▸ ACCIÓN REQUERIDA 1
Según el texto sobre la resurrección, ¿qué acontecimiento es el central de la fe cristiana?
▸ ACCIÓN REQUERIDA 2
Retoma el texto sobre la resurrección y continúalo a partir del punto en que se detiene.

== EXTRACTO DEL DOCUMENTO ==

Porque Yo soy vuestro perdón,
Yo soy la pascua de la salvación,
Yo soy el cordero que ha sido inmolado por vosotros.
Yo soy vuestra vida,
Yo soy vuestra resurrección,
Yo soy vuestra luz,
Yo soy vuestra salvación,
Yo soy vuestro rey.
Yo soy el que os conduce hasta las alturas de los cielos,
Yo soy el que os mostraré al (que es) Padre desde los siglos,
Yo soy el que os resucitaré por mi diestra.
El es el que hizo el cielo y la tierra,
el que formó al principio al hombre,
el que fue anunciado por la ley y los profetas,
el que se encarnó en una virgen,
el que fue suspendido en un madero,
el que fue sepultado en la tierra,
el que resucitó de entre los muertos,
y el que subió a las alturas de los cielos,
el que está sentado a la diestra del Padre,
el que tiene poder de juzgarlo y de salvarlo todo,
aquél por el cual el Padre hizo lo que existe
desde el comienzo y por los siglos.
El es el Alfa y el Omega,
él es el principio y el fin,
comienzo inexplicable y fin incomprensible;
él es el Cristo,
él es el rey,
él es Jesús,
él es el estratega,
él es el Señor,
el que resucitó de entre los muertos,
el que está sentado a la derecha del Padre.
El es el portador del Padre y el Padre lo lleva a él (en sí).
A él la gloria y el poder por los siglos. Amén.
[Melitón de Sardes, obispo sobre la pascua, paz al que escribió y al que lee
y a los que aman al Señor con simplicidad de corazón.]
Aplicación: José María Castillo - ¿Cómo, donde y en quién está
presente y actúa el Señor resucitado?
Es un hecho que la resurrección de Jesús constituye el acontecimiento
central de nuestra fe cristiana. Pero es un hecho también que ese
acontecimiento central de la fe cristiana no parece estar en el centro de la
vida de los creyentes. Por lo menos, a primera vista, no se tiene la
impresión de que los cristianos lo entiendan y lo vivan así. Hay otras cosas
que interesan más al común de los mortales bautizados. Y conste que me
refiero a cosas estrictamente religiosas: la pasión del Señor, la devoción a
la Virgen y a los santos, determinadas prácticas religiosas, etc.

===
== DATOS PROPORCIONADOS ==

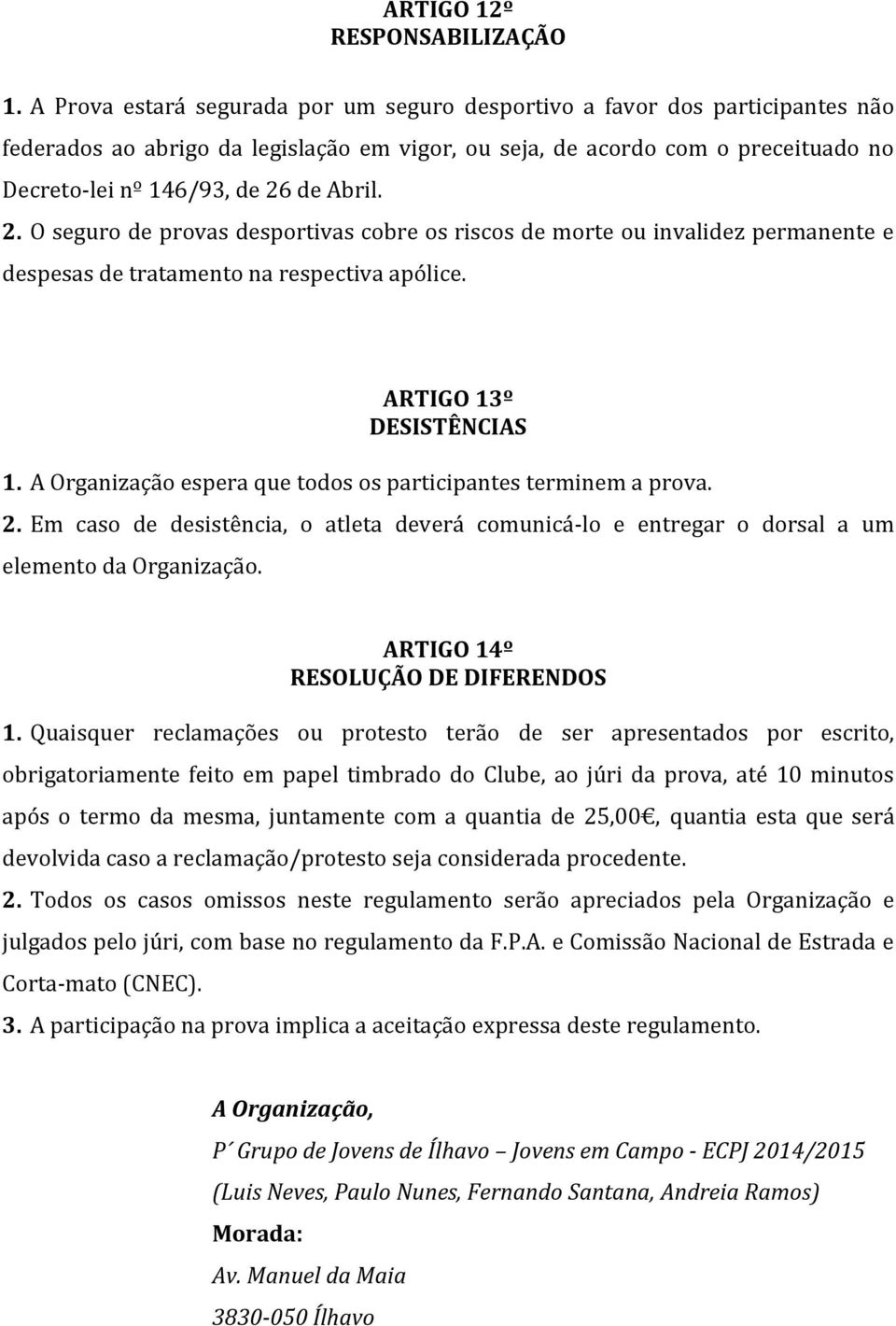 ARTIGO 12º
RESPONSABILIZAÇÃO

1. A Prova estará segurada por um seguro desportivo a favor dos participantes não federados ao abrigo da legislação em vigor, ou seja, de acordo com o preceituado no Decreto-lei nº 146/93, de 26 de Abril.

2. O seguro de provas desportivas cobre os riscos de morte ou invalidez permanente e despesas de tratamento na respectiva apólice.

ARTIGO 13º
DESISTÊNCIAS

1. A Organização espera que todos os participantes terminem a prova.

2. Em caso de desistência, o atleta deverá comunicá-lo e entregar o dorsal a um elemento da Organização.

ARTIGO 14º
RESOLUÇÃO DE DIFERENDOS

1. Quaisquer reclamações ou protesto terão de ser apresentados por escrito, obrigatoriamente feito em papel timbrado do Clube, ao júri da prova, até 10 minutos após o termo da mesma, juntamente com a quantia de 25,00€, quantia esta que será devolvida caso a reclamação/protesto seja considerada procedente.

2. Todos os casos omissos neste regulamento serão apreciados pela Organização e julgados pelo júri, com base no regulamento da F.P.A. e Comissão Nacional de Estrada e Corta-mato (CNEC).

3. A participação na prova implica a aceitação expressa deste regulamento.

A Organização,

P´ Grupo de Jovens de Ílhavo – Jovens em Campo - ECPJ 2014/2015

(Luis Neves, Paulo Nunes, Fernando Santana, Andreia Ramos)

Morada:

Av. Manuel da Maia

3830-050 Ílhavo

===

▸ RESPUESTA ESPERADA 1
La resurrección de Jesús.

▸ RESPUESTA ESPERADA 2
Sin embargo, a mí me parece que no deberíamos precipitarnos a la hora de dar
un juicio sobre esta cuestión. Porque, sin duda alguna, se trata de un
asunto más complicado de lo que parece en un primer momento. Por eso, valdrá
la pena analizar, ante todo, de qué maneras el Resucitado debe estar
presente en la vida y el comportamiento de los creyentes, según el Nuevo
Testamento, para poder, desde ahí, sacar luego las consecuencias.
La persecución: predicar la resurrección es entrar en conflicto
El libro de los Hechos de los Apóstoles nos informa de que los discípulos de
Jesús eran perseguidos por causa de la resurrección, exactamente por
predicar que Cristo había resucitado: "el comisario del templo y los
saduceos, muy molestos porque enseñaban al pueblo y anunciaban que la
resurrección de los muertos se había verificado en Jesús, les echaron mano
y, como era ya tarde, los metieron en la cárcel hasta el día siguiente"
(Hech 4,1-3). Más claramente aún, si cabe, cuando los apóstoles son llevados
ante el tribunal y testifican valientemente la resurrección (Hech 5,30-32),
provocan la irritación en los dirigentes religiosos, que deciden acabar con
ellos (Hech 5,33). Y lo mismo pasa en el caso de Esteban: cuando éste
confiesa abiertamente que ve a Jesús resucitado en el cielo "de pie a la
derecha de Dios" (Hech 7,56), la reacción no puede ser más brutal: "Dando un
grito estentóreo, se taparon los oídos y, todos a una, se abalanzaron sobre
él, lo empujaron fuera de la ciudad y se pusieron a apedrearle" (Hech
7,57-58). Y otro tanto cabe decir por lo que se refiere a Pablo, que
confiesa por dos veces que fue llevado a juicio precisamente por predicar la
resurrección (Hech 23,6; 24,1).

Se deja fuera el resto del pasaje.